__Exercise task__:
Copy out every one of the items below word for word, keeping the answers, but leave out the pictures.

__Extracted entries__:
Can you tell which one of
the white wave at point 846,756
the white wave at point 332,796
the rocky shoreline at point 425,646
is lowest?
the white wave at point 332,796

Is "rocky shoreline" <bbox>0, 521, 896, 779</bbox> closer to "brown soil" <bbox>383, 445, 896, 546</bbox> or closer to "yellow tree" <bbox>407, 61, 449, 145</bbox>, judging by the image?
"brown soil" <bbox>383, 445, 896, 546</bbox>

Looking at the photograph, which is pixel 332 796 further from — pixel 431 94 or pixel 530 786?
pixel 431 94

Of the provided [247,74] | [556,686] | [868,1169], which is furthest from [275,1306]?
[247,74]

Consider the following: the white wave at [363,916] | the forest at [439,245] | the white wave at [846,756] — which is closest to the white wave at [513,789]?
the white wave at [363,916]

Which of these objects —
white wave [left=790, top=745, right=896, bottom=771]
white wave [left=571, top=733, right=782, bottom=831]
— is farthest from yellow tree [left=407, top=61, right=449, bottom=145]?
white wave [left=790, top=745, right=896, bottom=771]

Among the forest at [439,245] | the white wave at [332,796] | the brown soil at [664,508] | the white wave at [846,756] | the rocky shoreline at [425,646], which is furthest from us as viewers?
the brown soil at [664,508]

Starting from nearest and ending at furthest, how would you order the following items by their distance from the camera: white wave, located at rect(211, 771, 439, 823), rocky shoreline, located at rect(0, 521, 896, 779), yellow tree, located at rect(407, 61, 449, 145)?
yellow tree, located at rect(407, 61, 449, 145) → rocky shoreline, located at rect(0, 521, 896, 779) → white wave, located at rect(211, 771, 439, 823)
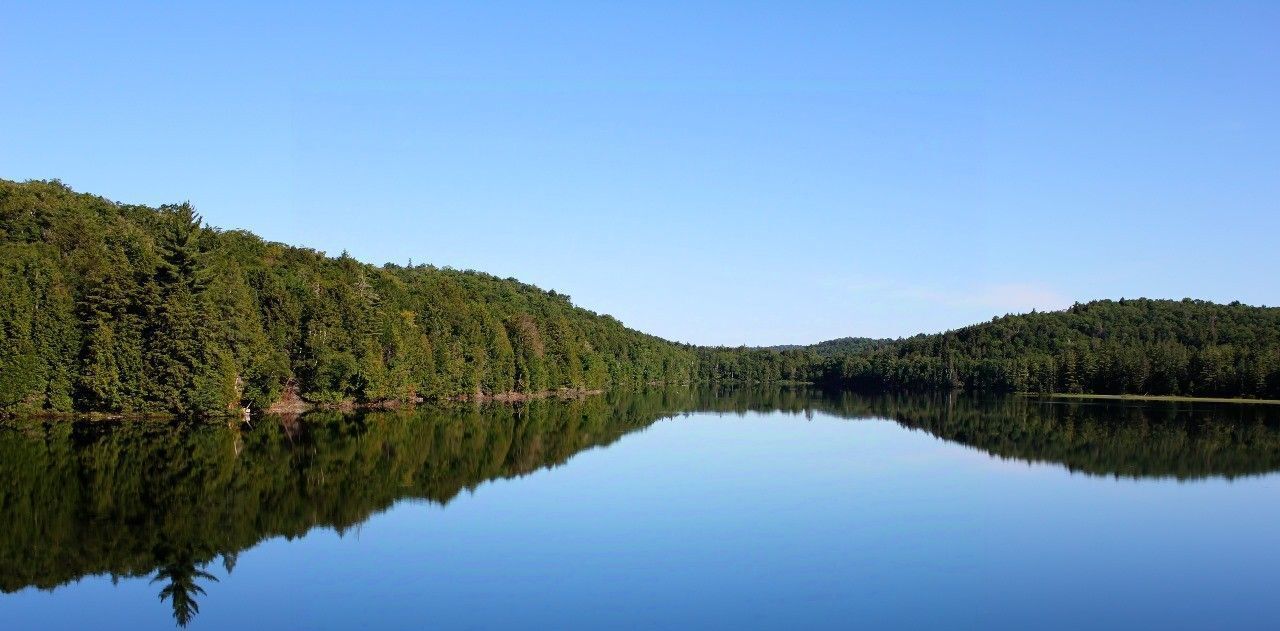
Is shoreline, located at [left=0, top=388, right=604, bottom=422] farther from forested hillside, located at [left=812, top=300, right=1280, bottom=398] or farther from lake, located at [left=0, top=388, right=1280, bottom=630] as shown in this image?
forested hillside, located at [left=812, top=300, right=1280, bottom=398]

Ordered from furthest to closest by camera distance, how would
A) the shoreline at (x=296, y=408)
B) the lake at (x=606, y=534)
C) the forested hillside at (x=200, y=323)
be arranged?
the shoreline at (x=296, y=408)
the forested hillside at (x=200, y=323)
the lake at (x=606, y=534)

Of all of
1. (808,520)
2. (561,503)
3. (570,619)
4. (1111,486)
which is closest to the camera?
(570,619)

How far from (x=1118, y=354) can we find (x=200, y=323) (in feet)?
415

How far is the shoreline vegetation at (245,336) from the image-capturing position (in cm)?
5125

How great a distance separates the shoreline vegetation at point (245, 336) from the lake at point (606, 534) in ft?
15.9

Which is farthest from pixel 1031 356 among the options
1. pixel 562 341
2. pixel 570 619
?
pixel 570 619

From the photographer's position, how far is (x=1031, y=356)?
541 feet

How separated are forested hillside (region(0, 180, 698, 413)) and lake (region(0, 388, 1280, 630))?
4551 mm

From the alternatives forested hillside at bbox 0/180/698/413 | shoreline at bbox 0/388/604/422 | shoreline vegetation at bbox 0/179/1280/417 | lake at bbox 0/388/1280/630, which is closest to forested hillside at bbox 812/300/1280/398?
shoreline vegetation at bbox 0/179/1280/417

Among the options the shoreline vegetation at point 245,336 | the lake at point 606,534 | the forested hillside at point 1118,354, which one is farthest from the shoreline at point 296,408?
the forested hillside at point 1118,354

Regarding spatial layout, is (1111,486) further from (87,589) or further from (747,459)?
(87,589)

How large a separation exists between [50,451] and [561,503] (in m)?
22.0

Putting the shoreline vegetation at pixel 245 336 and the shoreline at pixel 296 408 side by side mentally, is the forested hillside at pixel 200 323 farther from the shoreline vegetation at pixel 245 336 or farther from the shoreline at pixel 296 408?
the shoreline at pixel 296 408

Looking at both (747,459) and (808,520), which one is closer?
(808,520)
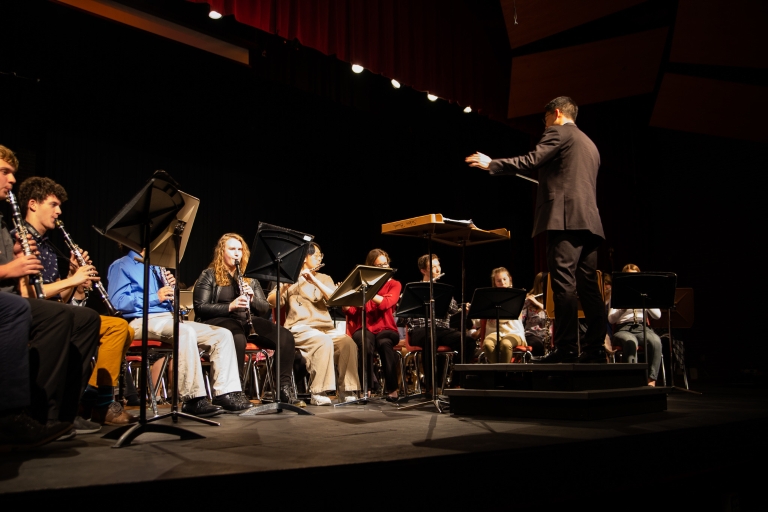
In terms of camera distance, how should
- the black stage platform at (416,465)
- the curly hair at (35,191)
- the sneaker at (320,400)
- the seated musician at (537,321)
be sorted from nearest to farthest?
1. the black stage platform at (416,465)
2. the curly hair at (35,191)
3. the sneaker at (320,400)
4. the seated musician at (537,321)

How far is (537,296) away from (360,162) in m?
4.09

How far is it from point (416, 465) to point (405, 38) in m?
4.89

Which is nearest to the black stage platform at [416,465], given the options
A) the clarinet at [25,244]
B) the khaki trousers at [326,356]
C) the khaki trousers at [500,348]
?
the clarinet at [25,244]

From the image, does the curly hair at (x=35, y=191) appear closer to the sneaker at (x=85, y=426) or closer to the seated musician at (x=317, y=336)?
the sneaker at (x=85, y=426)

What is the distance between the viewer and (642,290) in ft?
17.5

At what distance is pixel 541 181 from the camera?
3.97 metres

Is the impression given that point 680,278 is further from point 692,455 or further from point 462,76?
point 692,455

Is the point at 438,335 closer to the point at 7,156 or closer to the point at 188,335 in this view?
the point at 188,335

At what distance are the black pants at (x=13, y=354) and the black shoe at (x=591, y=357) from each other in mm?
2819

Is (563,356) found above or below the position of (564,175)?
below

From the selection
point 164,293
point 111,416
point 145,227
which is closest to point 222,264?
point 164,293

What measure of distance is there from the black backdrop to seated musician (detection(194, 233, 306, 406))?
3.03 meters

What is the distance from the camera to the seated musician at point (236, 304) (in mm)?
4492

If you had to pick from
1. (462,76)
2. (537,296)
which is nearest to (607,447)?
(537,296)
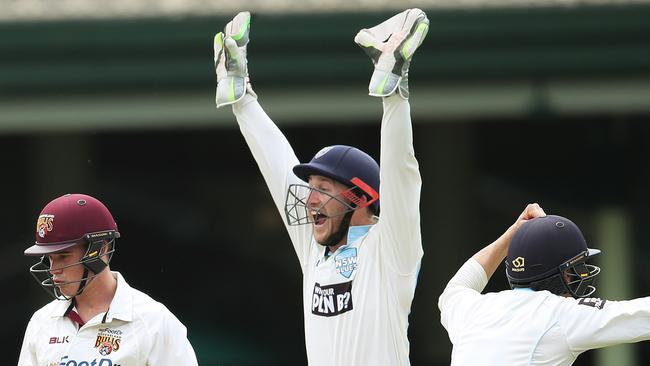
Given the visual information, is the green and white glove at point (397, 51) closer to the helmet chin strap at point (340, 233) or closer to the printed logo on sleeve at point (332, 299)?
the helmet chin strap at point (340, 233)

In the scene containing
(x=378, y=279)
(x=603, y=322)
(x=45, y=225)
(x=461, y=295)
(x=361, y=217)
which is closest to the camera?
(x=603, y=322)

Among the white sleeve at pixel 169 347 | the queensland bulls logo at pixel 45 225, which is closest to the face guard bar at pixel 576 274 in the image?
the white sleeve at pixel 169 347

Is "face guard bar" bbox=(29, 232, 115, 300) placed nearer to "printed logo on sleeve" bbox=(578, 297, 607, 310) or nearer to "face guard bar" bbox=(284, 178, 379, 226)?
"face guard bar" bbox=(284, 178, 379, 226)

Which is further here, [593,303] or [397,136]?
[397,136]

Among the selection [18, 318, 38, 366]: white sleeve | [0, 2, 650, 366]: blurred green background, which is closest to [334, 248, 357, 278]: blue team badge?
[18, 318, 38, 366]: white sleeve

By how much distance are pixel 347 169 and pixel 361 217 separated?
20cm

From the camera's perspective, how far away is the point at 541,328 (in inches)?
177

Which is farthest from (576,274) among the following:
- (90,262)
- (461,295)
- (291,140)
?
(291,140)

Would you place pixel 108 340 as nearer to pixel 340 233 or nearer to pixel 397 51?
pixel 340 233

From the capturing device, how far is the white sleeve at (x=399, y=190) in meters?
4.82

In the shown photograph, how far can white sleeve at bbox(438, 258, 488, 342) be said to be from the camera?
15.8 ft

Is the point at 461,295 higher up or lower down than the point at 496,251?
lower down

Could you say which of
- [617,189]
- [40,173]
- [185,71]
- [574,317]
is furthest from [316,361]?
[40,173]

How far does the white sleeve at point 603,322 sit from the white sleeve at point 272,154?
1318mm
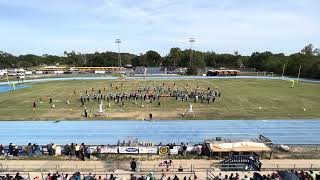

__Written solution__:
Can you tell which one of
the white wave at point 846,756
the white wave at point 332,796
the rocky shoreline at point 425,646
is lowest?
the white wave at point 332,796

Is "rocky shoreline" <bbox>0, 521, 896, 779</bbox> closer to "brown soil" <bbox>383, 445, 896, 546</bbox> or closer to "yellow tree" <bbox>407, 61, 449, 145</bbox>, judging by the image?
"brown soil" <bbox>383, 445, 896, 546</bbox>

Looking at the photograph, which is pixel 332 796 further from — pixel 431 94 or pixel 530 786?
pixel 431 94

Of the provided [247,74] | [556,686] | [868,1169], which is furthest from [275,1306]?
[247,74]

Consider the following: the white wave at [363,916] | the forest at [439,245] | the white wave at [846,756] — which is closest to the white wave at [513,789]?
the white wave at [363,916]

Which of these objects —
white wave [left=790, top=745, right=896, bottom=771]
white wave [left=571, top=733, right=782, bottom=831]
— is farthest from yellow tree [left=407, top=61, right=449, bottom=145]?
white wave [left=790, top=745, right=896, bottom=771]

Among the forest at [439,245] | the white wave at [332,796] | the brown soil at [664,508] | the white wave at [846,756] | the rocky shoreline at [425,646], which is furthest from us as viewers?
the brown soil at [664,508]

Starting from nearest and ending at furthest, how would you order the following items by their distance from the camera: white wave, located at rect(211, 771, 439, 823), rocky shoreline, located at rect(0, 521, 896, 779), yellow tree, located at rect(407, 61, 449, 145)?
yellow tree, located at rect(407, 61, 449, 145) → rocky shoreline, located at rect(0, 521, 896, 779) → white wave, located at rect(211, 771, 439, 823)
Is shoreline, located at [left=0, top=388, right=604, bottom=422] farther from forested hillside, located at [left=812, top=300, right=1280, bottom=398] or farther from lake, located at [left=0, top=388, right=1280, bottom=630] as shown in this image?
forested hillside, located at [left=812, top=300, right=1280, bottom=398]

Ordered from furthest to closest by camera distance, how would
A) the shoreline at (x=296, y=408)
B) the lake at (x=606, y=534)
C) the forested hillside at (x=200, y=323)
be arranged?
the shoreline at (x=296, y=408)
the forested hillside at (x=200, y=323)
the lake at (x=606, y=534)

Of all of
1. (808,520)
2. (561,503)
3. (570,619)
4. (1111,486)
which is closest to the camera?
(570,619)

How far from (x=1118, y=354) can we find (x=200, y=323) (in feet)?
415

How far is the shoreline vegetation at (245,336) from the image-capturing position (in cm)?
5125

How great a distance separates the shoreline vegetation at point (245, 336) from the lake at point (606, 534) in ft?
15.9

Which is farthest from pixel 1031 356 among the options
1. pixel 562 341
2. pixel 570 619
?
pixel 570 619

From the photographer's position, how far is (x=1031, y=356)?
541 feet

How separated are forested hillside (region(0, 180, 698, 413)) and lake (region(0, 388, 1280, 630))?
4551 mm

From the alternatives forested hillside at bbox 0/180/698/413 | shoreline at bbox 0/388/604/422 | shoreline vegetation at bbox 0/179/1280/417 | lake at bbox 0/388/1280/630, which is closest to forested hillside at bbox 812/300/1280/398?
shoreline vegetation at bbox 0/179/1280/417

Among the options the shoreline vegetation at point 245,336 | the lake at point 606,534 | the forested hillside at point 1118,354, which one is farthest from the shoreline at point 296,408?
the forested hillside at point 1118,354

Regarding spatial layout, is (1111,486) further from (87,589) or further from (747,459)?
(87,589)

How large a separation exists between [50,451] and [561,503] (in m)?
22.0

Putting the shoreline vegetation at pixel 245 336 and the shoreline at pixel 296 408 side by side mentally, is the forested hillside at pixel 200 323 farther from the shoreline vegetation at pixel 245 336 or farther from the shoreline at pixel 296 408?
the shoreline at pixel 296 408

Looking at both (747,459) and (808,520), which one is closer?
(808,520)
In terms of camera distance, how should
- the black stage platform at (416,465)
- the curly hair at (35,191)
- the sneaker at (320,400)
- the seated musician at (537,321)
be sorted from nearest to farthest?
1. the black stage platform at (416,465)
2. the curly hair at (35,191)
3. the sneaker at (320,400)
4. the seated musician at (537,321)

How far is (537,296) away from (360,162) in m?
4.09

How far is it from point (416, 465) to point (405, 38) in m?
4.89

Which is nearest to the black stage platform at [416,465], given the options
A) the clarinet at [25,244]
B) the khaki trousers at [326,356]
C) the khaki trousers at [500,348]
?
the clarinet at [25,244]

From the image, does the curly hair at (x=35, y=191) appear closer to the sneaker at (x=85, y=426) or closer to the seated musician at (x=317, y=336)?
the sneaker at (x=85, y=426)

What is the distance between the viewer and (642,290) in ft?
17.5

At what distance is pixel 541 181 from the camera?
3.97 metres

Is the impression given that point 680,278 is further from point 692,455 or further from point 462,76?
point 692,455

Is the point at 438,335 closer to the point at 7,156 or closer to the point at 188,335 in this view?
the point at 188,335

At what distance are the black pants at (x=13, y=354) and the black shoe at (x=591, y=357) from each other in mm?
2819

Is (563,356) found above or below the position of (564,175)?
below

From the selection
point 164,293
point 111,416
point 145,227
which is closest to point 222,264?
point 164,293

What measure of distance is there from the black backdrop to seated musician (detection(194, 233, 306, 406))?
3.03 meters

What is the distance from the camera to the seated musician at point (236, 304) (in mm)?
4492

If you had to pick from
1. (462,76)
2. (537,296)
which is nearest to (607,447)?
(537,296)
Given the visual information, is the green and white glove at point (397, 51) closer to the helmet chin strap at point (340, 233) or closer to the printed logo on sleeve at point (332, 299)?
the helmet chin strap at point (340, 233)

In the scene containing
(x=378, y=279)
(x=603, y=322)
(x=45, y=225)
(x=461, y=295)
(x=361, y=217)
which is closest to the camera?
(x=603, y=322)

Among the white sleeve at pixel 169 347 | the queensland bulls logo at pixel 45 225, which is closest to the face guard bar at pixel 576 274 in the image?
the white sleeve at pixel 169 347

Is "face guard bar" bbox=(29, 232, 115, 300) placed nearer to "printed logo on sleeve" bbox=(578, 297, 607, 310) or nearer to "face guard bar" bbox=(284, 178, 379, 226)?
"face guard bar" bbox=(284, 178, 379, 226)

Which is further here, [593,303] or [397,136]?
[397,136]

Among the selection [18, 318, 38, 366]: white sleeve | [0, 2, 650, 366]: blurred green background, which is closest to [334, 248, 357, 278]: blue team badge?
[18, 318, 38, 366]: white sleeve

By how much distance are pixel 347 169 and pixel 361 217 separated?
20cm

From the camera's perspective, how far away is the point at 541,328 (in inches)?
177

Which is farthest from (576,274) among the following:
- (90,262)
- (461,295)
- (291,140)
?
(291,140)

Would you place pixel 108 340 as nearer to pixel 340 233 or nearer to pixel 397 51?
pixel 340 233

From the capturing device, how far is the white sleeve at (x=399, y=190) in meters?
4.82

In the shown photograph, how far can white sleeve at bbox(438, 258, 488, 342) be said to be from the camera?
15.8 ft

Is the point at 461,295 higher up or lower down than the point at 496,251?
lower down

Could you say which of
- [617,189]
- [40,173]
- [185,71]
- [574,317]
is furthest from [316,361]?
[40,173]

How far does the white sleeve at point 603,322 sit from the white sleeve at point 272,154?
1318mm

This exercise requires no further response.